## Start Page extract

The West End Festival is an annual festival in the West End of Glasgow, Scotland.

History
The West End Festival in Glasgow was started in 1996 by Michael Dale as a small local festival centred on Byres Road.

It has since become the biggest festival in Glasgow's calendar  with events running for 16 days in June. It has been used as a model for other festival start-ups, as with minimal local authority or Scottish Arts Council funding, and has grown with each festival. Its centrepiece carnival parade is the largest carnival event in the UK after Notting Hill in London. In 2006 the parade day ran congruently with the Glasgow Mela; organisers billed it as "Scotland's Mardi Gras" and an estimated 100,000 people took to the streets and parks..

Main Events
During the festival a wide range of activities and events take place. Prominent is a programme of live music, outdoor theatre, comedy, drama, guided walks, talks, film, children's events, various local street celebrations and markets, and a well-known Carnival Parade and Street Party on the opening Sunday. It has also hosted a series of events such as The Longest Day (1998/99), The Ideal Hut Show (in conjunction with Glasgow's Year of Architecture) and in 2004 a free outdoor concert led by Belle & Sebastian in the Glasgow Botanic Gardens and in 2006 an outdoor production with a cast of sixty actors based on the life of Jesus. In 2008 the Globe Theatre from London performed "Romeo and Juliet" in the hallowed quarters of the University of Glasgow quadrangle, underneath the iconic George Gilbert Scott tower.   Regular features include the Bard in the Botanics (founded 1999), a Children's Author series featuring authors such as Julia Donaldson, and the Gibson Street Gala, started in 2004. In 2010 this attracted over 15,000 people. An innovation for 2010 was a West End Highland Games at Hughenden Sport Fields.

Awards
The festival was placed in the top 30 festivals in Europe by The Independent newspaper. Two other Scottish festivals listed were listed, the Edinburgh Festival and T in the Park. The free 2004 Belle and Sebastian concert was voted in the top 20 gigs of all time by the Scotsman newspaper in 2007. The festival was voted number one in the top five reasons to visit Glasgow by Trip Advisor in 2007.

## End Page extract

**What is being asked**
Please state who started the festival described in the festival page, and in what year.

## Start Extracted records

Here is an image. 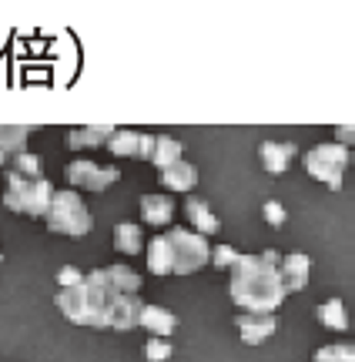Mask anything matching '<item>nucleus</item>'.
<instances>
[{
    "instance_id": "obj_5",
    "label": "nucleus",
    "mask_w": 355,
    "mask_h": 362,
    "mask_svg": "<svg viewBox=\"0 0 355 362\" xmlns=\"http://www.w3.org/2000/svg\"><path fill=\"white\" fill-rule=\"evenodd\" d=\"M164 238H168V252H172V275H195L198 269H205L211 262V248L205 235L172 225V228H164Z\"/></svg>"
},
{
    "instance_id": "obj_10",
    "label": "nucleus",
    "mask_w": 355,
    "mask_h": 362,
    "mask_svg": "<svg viewBox=\"0 0 355 362\" xmlns=\"http://www.w3.org/2000/svg\"><path fill=\"white\" fill-rule=\"evenodd\" d=\"M141 309H145V302L138 296H114L111 309H107V329H114V332H131V329H138Z\"/></svg>"
},
{
    "instance_id": "obj_8",
    "label": "nucleus",
    "mask_w": 355,
    "mask_h": 362,
    "mask_svg": "<svg viewBox=\"0 0 355 362\" xmlns=\"http://www.w3.org/2000/svg\"><path fill=\"white\" fill-rule=\"evenodd\" d=\"M151 144H155V134L131 131V128H114V134L107 138V151L114 158H141V161H148L151 158Z\"/></svg>"
},
{
    "instance_id": "obj_11",
    "label": "nucleus",
    "mask_w": 355,
    "mask_h": 362,
    "mask_svg": "<svg viewBox=\"0 0 355 362\" xmlns=\"http://www.w3.org/2000/svg\"><path fill=\"white\" fill-rule=\"evenodd\" d=\"M141 221L151 225V228H172L174 221L172 194H145L141 198Z\"/></svg>"
},
{
    "instance_id": "obj_26",
    "label": "nucleus",
    "mask_w": 355,
    "mask_h": 362,
    "mask_svg": "<svg viewBox=\"0 0 355 362\" xmlns=\"http://www.w3.org/2000/svg\"><path fill=\"white\" fill-rule=\"evenodd\" d=\"M172 356H174L172 339H155V336H148V342H145V359H148V362H168Z\"/></svg>"
},
{
    "instance_id": "obj_2",
    "label": "nucleus",
    "mask_w": 355,
    "mask_h": 362,
    "mask_svg": "<svg viewBox=\"0 0 355 362\" xmlns=\"http://www.w3.org/2000/svg\"><path fill=\"white\" fill-rule=\"evenodd\" d=\"M114 296L118 292L107 285L104 269H94L78 285L57 288L54 305L61 309V315H64L67 322L84 325V329H107V309H111Z\"/></svg>"
},
{
    "instance_id": "obj_14",
    "label": "nucleus",
    "mask_w": 355,
    "mask_h": 362,
    "mask_svg": "<svg viewBox=\"0 0 355 362\" xmlns=\"http://www.w3.org/2000/svg\"><path fill=\"white\" fill-rule=\"evenodd\" d=\"M282 282H285V292H302L308 285V275H312V259L295 252V255H285L282 259Z\"/></svg>"
},
{
    "instance_id": "obj_4",
    "label": "nucleus",
    "mask_w": 355,
    "mask_h": 362,
    "mask_svg": "<svg viewBox=\"0 0 355 362\" xmlns=\"http://www.w3.org/2000/svg\"><path fill=\"white\" fill-rule=\"evenodd\" d=\"M51 178H20V175H11L7 171V192H4V205L11 211H20V215H34V218H44L47 208H51L54 198Z\"/></svg>"
},
{
    "instance_id": "obj_28",
    "label": "nucleus",
    "mask_w": 355,
    "mask_h": 362,
    "mask_svg": "<svg viewBox=\"0 0 355 362\" xmlns=\"http://www.w3.org/2000/svg\"><path fill=\"white\" fill-rule=\"evenodd\" d=\"M265 221L272 225V228H282L285 221H289V211L282 202H265Z\"/></svg>"
},
{
    "instance_id": "obj_31",
    "label": "nucleus",
    "mask_w": 355,
    "mask_h": 362,
    "mask_svg": "<svg viewBox=\"0 0 355 362\" xmlns=\"http://www.w3.org/2000/svg\"><path fill=\"white\" fill-rule=\"evenodd\" d=\"M0 262H4V252H0Z\"/></svg>"
},
{
    "instance_id": "obj_15",
    "label": "nucleus",
    "mask_w": 355,
    "mask_h": 362,
    "mask_svg": "<svg viewBox=\"0 0 355 362\" xmlns=\"http://www.w3.org/2000/svg\"><path fill=\"white\" fill-rule=\"evenodd\" d=\"M27 138H30L27 124H0V168H7L17 155H24Z\"/></svg>"
},
{
    "instance_id": "obj_13",
    "label": "nucleus",
    "mask_w": 355,
    "mask_h": 362,
    "mask_svg": "<svg viewBox=\"0 0 355 362\" xmlns=\"http://www.w3.org/2000/svg\"><path fill=\"white\" fill-rule=\"evenodd\" d=\"M295 155H299V144L295 141H262V148H258V158H262L268 175H282Z\"/></svg>"
},
{
    "instance_id": "obj_3",
    "label": "nucleus",
    "mask_w": 355,
    "mask_h": 362,
    "mask_svg": "<svg viewBox=\"0 0 355 362\" xmlns=\"http://www.w3.org/2000/svg\"><path fill=\"white\" fill-rule=\"evenodd\" d=\"M47 232L54 235H67V238H84V235L91 232V211L84 205V198L74 194L71 188L67 192H54L51 198V208H47Z\"/></svg>"
},
{
    "instance_id": "obj_18",
    "label": "nucleus",
    "mask_w": 355,
    "mask_h": 362,
    "mask_svg": "<svg viewBox=\"0 0 355 362\" xmlns=\"http://www.w3.org/2000/svg\"><path fill=\"white\" fill-rule=\"evenodd\" d=\"M184 215H188V221H191V232L195 235H205V238H208V235H215L218 228H222L218 218H215V211H211L201 198H188V202H184Z\"/></svg>"
},
{
    "instance_id": "obj_7",
    "label": "nucleus",
    "mask_w": 355,
    "mask_h": 362,
    "mask_svg": "<svg viewBox=\"0 0 355 362\" xmlns=\"http://www.w3.org/2000/svg\"><path fill=\"white\" fill-rule=\"evenodd\" d=\"M64 178H67V185H71V192H74V188H84V192L101 194L121 178V171L111 168V165L88 161V158H74V161L64 168Z\"/></svg>"
},
{
    "instance_id": "obj_27",
    "label": "nucleus",
    "mask_w": 355,
    "mask_h": 362,
    "mask_svg": "<svg viewBox=\"0 0 355 362\" xmlns=\"http://www.w3.org/2000/svg\"><path fill=\"white\" fill-rule=\"evenodd\" d=\"M238 255H241V252H238L235 245H218V248H211V265H215V269H231L238 262Z\"/></svg>"
},
{
    "instance_id": "obj_30",
    "label": "nucleus",
    "mask_w": 355,
    "mask_h": 362,
    "mask_svg": "<svg viewBox=\"0 0 355 362\" xmlns=\"http://www.w3.org/2000/svg\"><path fill=\"white\" fill-rule=\"evenodd\" d=\"M335 138H339V141L335 144H342V148H349V144H352V124H339V128H335Z\"/></svg>"
},
{
    "instance_id": "obj_17",
    "label": "nucleus",
    "mask_w": 355,
    "mask_h": 362,
    "mask_svg": "<svg viewBox=\"0 0 355 362\" xmlns=\"http://www.w3.org/2000/svg\"><path fill=\"white\" fill-rule=\"evenodd\" d=\"M198 185V168L191 165V161H174V165H168V168L161 171V188H168V192H191Z\"/></svg>"
},
{
    "instance_id": "obj_29",
    "label": "nucleus",
    "mask_w": 355,
    "mask_h": 362,
    "mask_svg": "<svg viewBox=\"0 0 355 362\" xmlns=\"http://www.w3.org/2000/svg\"><path fill=\"white\" fill-rule=\"evenodd\" d=\"M80 279H84V272H78L74 265H64V269L57 272V285H61V288H71V285H78Z\"/></svg>"
},
{
    "instance_id": "obj_24",
    "label": "nucleus",
    "mask_w": 355,
    "mask_h": 362,
    "mask_svg": "<svg viewBox=\"0 0 355 362\" xmlns=\"http://www.w3.org/2000/svg\"><path fill=\"white\" fill-rule=\"evenodd\" d=\"M4 171H11V175H20V178H44V165H40V158L34 155V151H24V155H17Z\"/></svg>"
},
{
    "instance_id": "obj_25",
    "label": "nucleus",
    "mask_w": 355,
    "mask_h": 362,
    "mask_svg": "<svg viewBox=\"0 0 355 362\" xmlns=\"http://www.w3.org/2000/svg\"><path fill=\"white\" fill-rule=\"evenodd\" d=\"M312 362H355V346H352V342H335V346H322V349H315Z\"/></svg>"
},
{
    "instance_id": "obj_23",
    "label": "nucleus",
    "mask_w": 355,
    "mask_h": 362,
    "mask_svg": "<svg viewBox=\"0 0 355 362\" xmlns=\"http://www.w3.org/2000/svg\"><path fill=\"white\" fill-rule=\"evenodd\" d=\"M145 255H148V269L155 272V275H172V252H168L164 232L155 235L151 242H145Z\"/></svg>"
},
{
    "instance_id": "obj_12",
    "label": "nucleus",
    "mask_w": 355,
    "mask_h": 362,
    "mask_svg": "<svg viewBox=\"0 0 355 362\" xmlns=\"http://www.w3.org/2000/svg\"><path fill=\"white\" fill-rule=\"evenodd\" d=\"M138 329H145L148 336L155 339H172V332L178 329V315L168 309H161V305H148L141 309V319H138Z\"/></svg>"
},
{
    "instance_id": "obj_22",
    "label": "nucleus",
    "mask_w": 355,
    "mask_h": 362,
    "mask_svg": "<svg viewBox=\"0 0 355 362\" xmlns=\"http://www.w3.org/2000/svg\"><path fill=\"white\" fill-rule=\"evenodd\" d=\"M104 279L118 296H138V288H141V275L134 269H128V265H107Z\"/></svg>"
},
{
    "instance_id": "obj_6",
    "label": "nucleus",
    "mask_w": 355,
    "mask_h": 362,
    "mask_svg": "<svg viewBox=\"0 0 355 362\" xmlns=\"http://www.w3.org/2000/svg\"><path fill=\"white\" fill-rule=\"evenodd\" d=\"M349 165H352V151L335 141L315 144L312 151H305V171L315 181L329 185L332 192L342 188V178H345V171H349Z\"/></svg>"
},
{
    "instance_id": "obj_21",
    "label": "nucleus",
    "mask_w": 355,
    "mask_h": 362,
    "mask_svg": "<svg viewBox=\"0 0 355 362\" xmlns=\"http://www.w3.org/2000/svg\"><path fill=\"white\" fill-rule=\"evenodd\" d=\"M114 248L124 252V255H138L145 252V232L138 221H118L114 225Z\"/></svg>"
},
{
    "instance_id": "obj_16",
    "label": "nucleus",
    "mask_w": 355,
    "mask_h": 362,
    "mask_svg": "<svg viewBox=\"0 0 355 362\" xmlns=\"http://www.w3.org/2000/svg\"><path fill=\"white\" fill-rule=\"evenodd\" d=\"M114 134V124H84V128L67 131V148L71 151H84V148H101L107 138Z\"/></svg>"
},
{
    "instance_id": "obj_1",
    "label": "nucleus",
    "mask_w": 355,
    "mask_h": 362,
    "mask_svg": "<svg viewBox=\"0 0 355 362\" xmlns=\"http://www.w3.org/2000/svg\"><path fill=\"white\" fill-rule=\"evenodd\" d=\"M282 255L275 248H268L262 255H238V262L231 265V302L238 305V312H272L289 298L285 282H282Z\"/></svg>"
},
{
    "instance_id": "obj_9",
    "label": "nucleus",
    "mask_w": 355,
    "mask_h": 362,
    "mask_svg": "<svg viewBox=\"0 0 355 362\" xmlns=\"http://www.w3.org/2000/svg\"><path fill=\"white\" fill-rule=\"evenodd\" d=\"M235 329H238V336H241L245 346H262L265 339L275 336L278 319L272 312H238Z\"/></svg>"
},
{
    "instance_id": "obj_20",
    "label": "nucleus",
    "mask_w": 355,
    "mask_h": 362,
    "mask_svg": "<svg viewBox=\"0 0 355 362\" xmlns=\"http://www.w3.org/2000/svg\"><path fill=\"white\" fill-rule=\"evenodd\" d=\"M315 319L325 325L329 332H345V329H349V322H352L342 298H325V302L315 309Z\"/></svg>"
},
{
    "instance_id": "obj_19",
    "label": "nucleus",
    "mask_w": 355,
    "mask_h": 362,
    "mask_svg": "<svg viewBox=\"0 0 355 362\" xmlns=\"http://www.w3.org/2000/svg\"><path fill=\"white\" fill-rule=\"evenodd\" d=\"M184 158V141H178V138H172V134H155V144H151V165L155 168H168V165H174V161H181Z\"/></svg>"
}]
</instances>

## End Extracted records

**Complete response**
Michael Dale started it in 1996.